I'm not sure, though, that we have done much to address one of the biggest failures of all, the failure of democracy.

The public anger vented at bankers, and the Schadenfreude enjoyed this week from seeing again all those photos of Lehman employees with their boxes, is so acute not just because Wall Street's activities ruined our livelihoods and wrecked our governments' finances. It is because these were activities we had no idea Wall Street was up to.

None of this activity was secret. But it was ignored. The multi-trillion dollar credit markets churn away, day after day, and there is barely a soul outside of the industry who knows anything about what they are used for. There was precisely zero political debate about those uses, scandalously little media coverage of their extraordinary growth, even on the businesses pages.

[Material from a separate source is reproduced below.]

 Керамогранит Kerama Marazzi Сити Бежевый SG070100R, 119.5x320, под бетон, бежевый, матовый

Who knew that their mortgage might have been sold to hundreds of other investors? Who knew that their employer might have been paying wages not out of a bank account, but out of short-term debt raised in the credit markets? Who really knew that we had grown a whole shadow banking system that was unprotected from runs, the way that the old-fashioned banking system has been protected since the Great Depression?

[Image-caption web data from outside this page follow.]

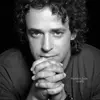 Miguel Becerril - @miguel.becerril39 - TikTok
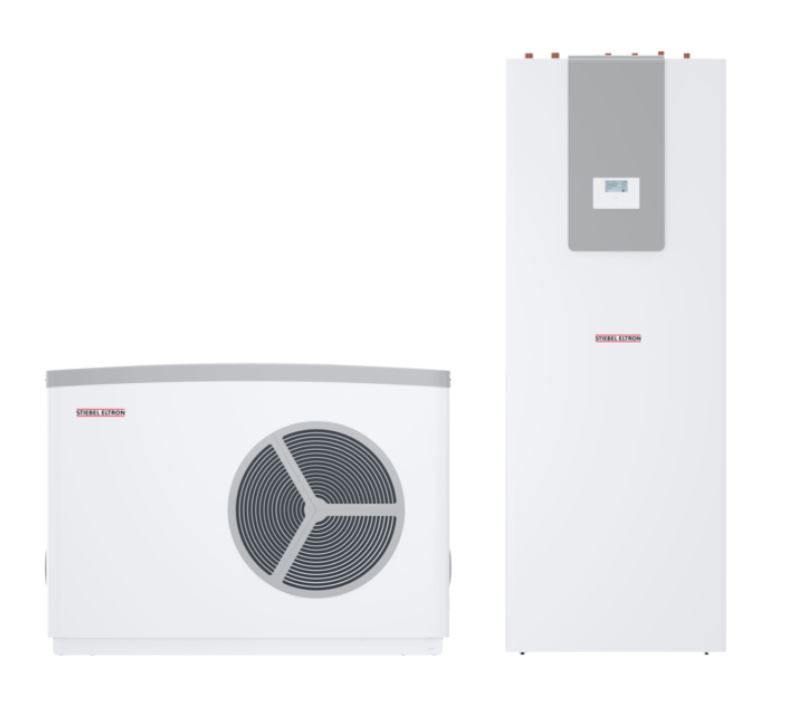 Suprava-tepelneho-cerpadla-HPA-O-07-1-CS-Premium-compact-D-Set-1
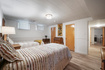 Photo 6 for 1377 E Wilson Ave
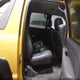 3GNEK13T43G291394 2003 Chevrolet Avalanche 1500 auction photo thumbnail 8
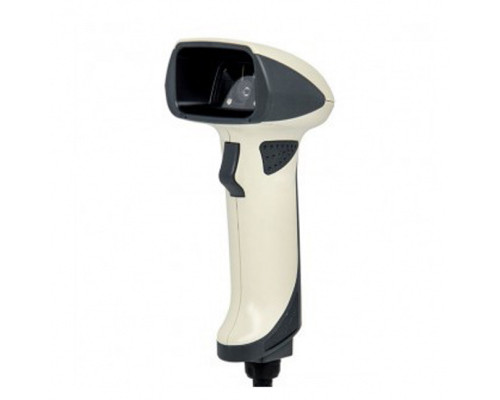 Сканер ШК Opticon OPI 2201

The liberal pioneers of democracy always argued that extending suffrage should go hand in hand with the extension of public education. In the modern era we call this transparency, and we insist on it from governments and corporations and all those with power, so that they can be held to account.

Yet somewhere there is a democratic deficit, because all these facts don't add up to understanding. In my experience, articulate and educated people rage against bailing out the banks, without really being able to make the connections between Wall Street and the rest of us. For those of us in business journalism who have been writing about the crisis for more than two years now, it has been a marathon run at sprint speed, having to switch our attentions from the easy-to-track equity markets to the much more complex credit markets. We have had to hastily learn about parts of finance that we'd either dismissed as a backwater or had never even heard of in the first place. It has been hard. That's probably why we didn't do it in the first place.

Even now, I find hardly anyone who realises, in the post-Lehman chaos and the run on the money markets, that we were just a couple of days from companies not being able to pay their workers, with terrifying implications. The politicians and regulators at the heart of it, rightly scared of panic, censored themselves. Clearly, the media didn't find the right words at the time.

Bankers' bonuses we understand. But modern banking itself? Not so much. The democratic deficit remains.

Governments will do quite well, I think, bringing in the reforms necessary to prevent a repeat of this crisis. But as for spotting the next occasion when finance is changing the way the world works, and in potentially dangerous ways? That doesn't seem likely without some sort of major public education effort.

That means the schools for starters. This newspaper has periodically campaigned for compulsory personal finance lessons, so that students are equipped to make good choices on saving and borrowing, and an important part of those lessons could be teaching where financial products come from. You would learn about the motives of, and pressures on, the people trying to sell you them, and get to fill in more of the big picture of global finance.

It also requires new efforts by the media to properly reflect finance's importance, something that ought not be too hard given that the capital markets now hold the fate of debt-burdened governments in their hands. It requires politicians to talk about more than just bonuses, and it puts a responsibility on all of us individually to seek information and educate ourselves.

The credit crisis was a failure of oversight, all right. Ours.